Abstract for: Bayesian Parameter Estimation of System Dynamics Models Using Markov Chain Monte Carlo Methods: An Informal Introduction

While calibration is an important element of the System Dynamics modeling process, traditional calibration techniques exhibit significant limitations. Many such techniques are limited to providing point estimates of calibrated values, sometimes together with information on uncertainty around such estimates. Such techniques also impose assumptions concerning the error distributions and privilege a specific dynamic model structure. Markov Chain Monte Carlo (MCMC) techniques offer a powerful, general, and versatile alternative approach. Bayesian MCMC approaches eschew point estimates, and instead provide a means of sampling from a full (“posterior”) distribution of parameter vectors. Such techniques can further express the relative likelihood of different model structures. Finally, MCMC approaches allow a modeler to explicitly specify a general probabilistic model giving the likelihood that observed empirical data would be produced by a certain parameter vector.
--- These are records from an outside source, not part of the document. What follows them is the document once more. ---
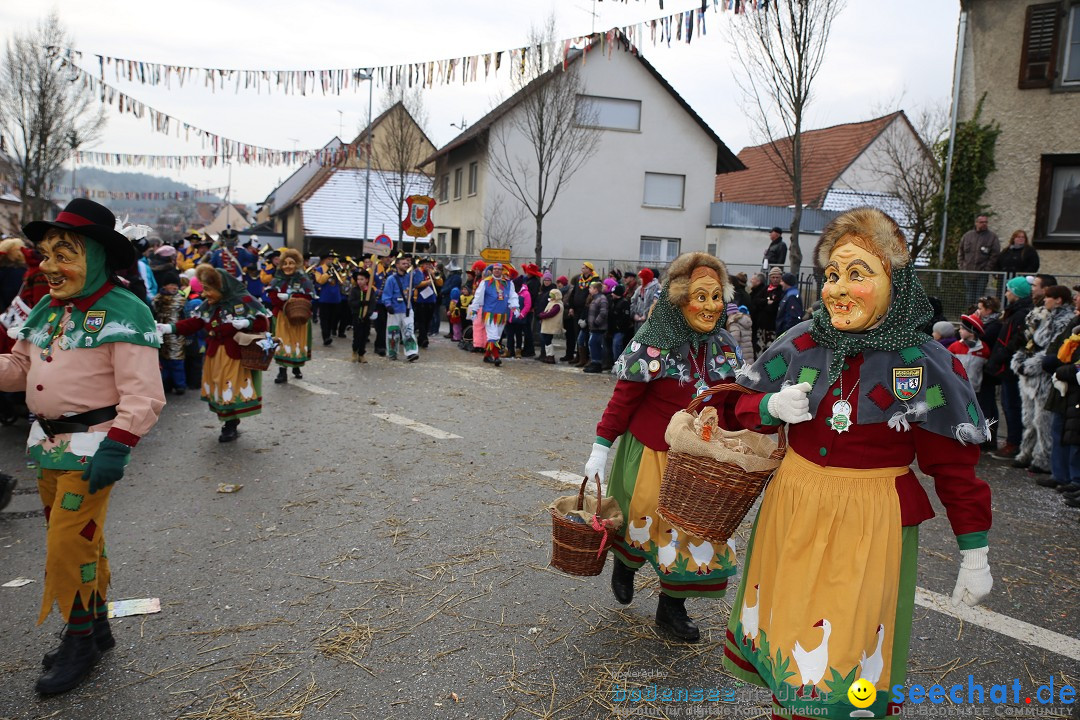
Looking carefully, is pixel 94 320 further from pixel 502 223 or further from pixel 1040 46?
pixel 502 223

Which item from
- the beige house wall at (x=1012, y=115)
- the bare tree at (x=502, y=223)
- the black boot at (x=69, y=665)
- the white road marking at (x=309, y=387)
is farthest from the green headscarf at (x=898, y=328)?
the bare tree at (x=502, y=223)

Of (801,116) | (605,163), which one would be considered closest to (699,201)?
(605,163)

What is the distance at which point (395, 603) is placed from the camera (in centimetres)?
445

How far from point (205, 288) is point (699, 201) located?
24802 millimetres

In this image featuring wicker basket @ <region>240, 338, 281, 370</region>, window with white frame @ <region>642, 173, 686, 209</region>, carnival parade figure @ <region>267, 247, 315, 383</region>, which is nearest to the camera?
wicker basket @ <region>240, 338, 281, 370</region>

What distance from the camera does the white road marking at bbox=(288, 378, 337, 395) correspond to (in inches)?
443

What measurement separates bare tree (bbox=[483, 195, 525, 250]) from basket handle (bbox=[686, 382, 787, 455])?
2619cm

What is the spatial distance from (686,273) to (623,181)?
26.4 m

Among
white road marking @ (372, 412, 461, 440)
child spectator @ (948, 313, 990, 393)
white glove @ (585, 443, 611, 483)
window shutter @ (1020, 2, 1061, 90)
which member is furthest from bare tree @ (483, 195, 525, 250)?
white glove @ (585, 443, 611, 483)

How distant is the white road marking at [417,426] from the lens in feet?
28.4

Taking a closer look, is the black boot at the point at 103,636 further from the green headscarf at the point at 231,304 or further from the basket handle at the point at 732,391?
the green headscarf at the point at 231,304

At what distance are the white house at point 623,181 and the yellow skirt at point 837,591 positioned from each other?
26.8 metres

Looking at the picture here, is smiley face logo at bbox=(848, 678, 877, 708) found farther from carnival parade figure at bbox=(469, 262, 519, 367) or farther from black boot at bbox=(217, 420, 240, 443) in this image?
carnival parade figure at bbox=(469, 262, 519, 367)

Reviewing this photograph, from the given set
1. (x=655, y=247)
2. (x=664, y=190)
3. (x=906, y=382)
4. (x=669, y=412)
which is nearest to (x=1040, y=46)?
(x=669, y=412)
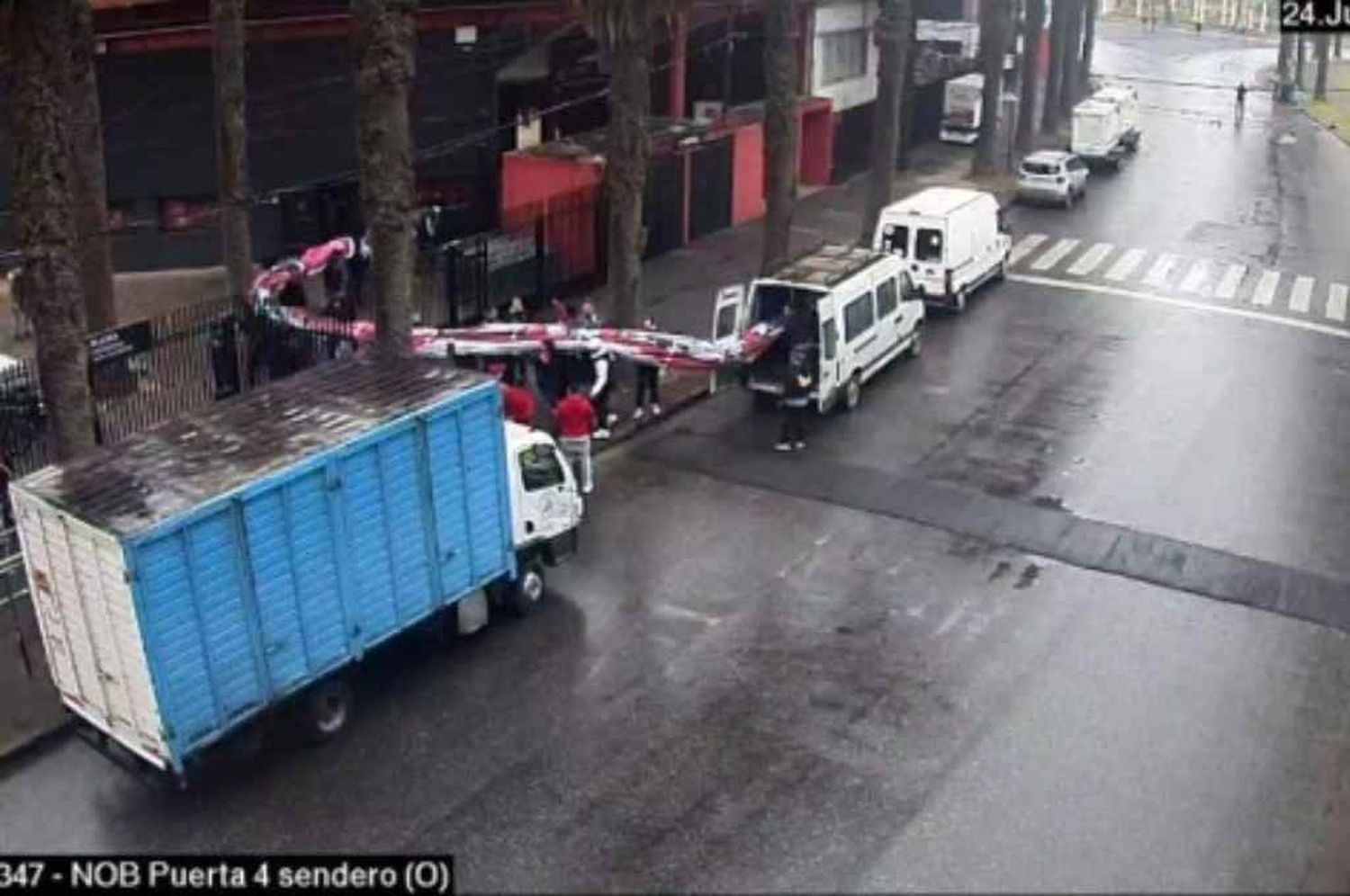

While MCMC approaches offer strong benefits, it can be daunting for System Dynamics modelers to secure even a basic understanding of the MCMC process, and there is only a small extant literature concerning applications of MCMC to simulation models, largely using language unfamiliar to most System Dynamics practitioners. Within this paper, we seek to provide a gentle introduction to the use of Bayesian MCMC techniques for System Dynamics parameter estimation.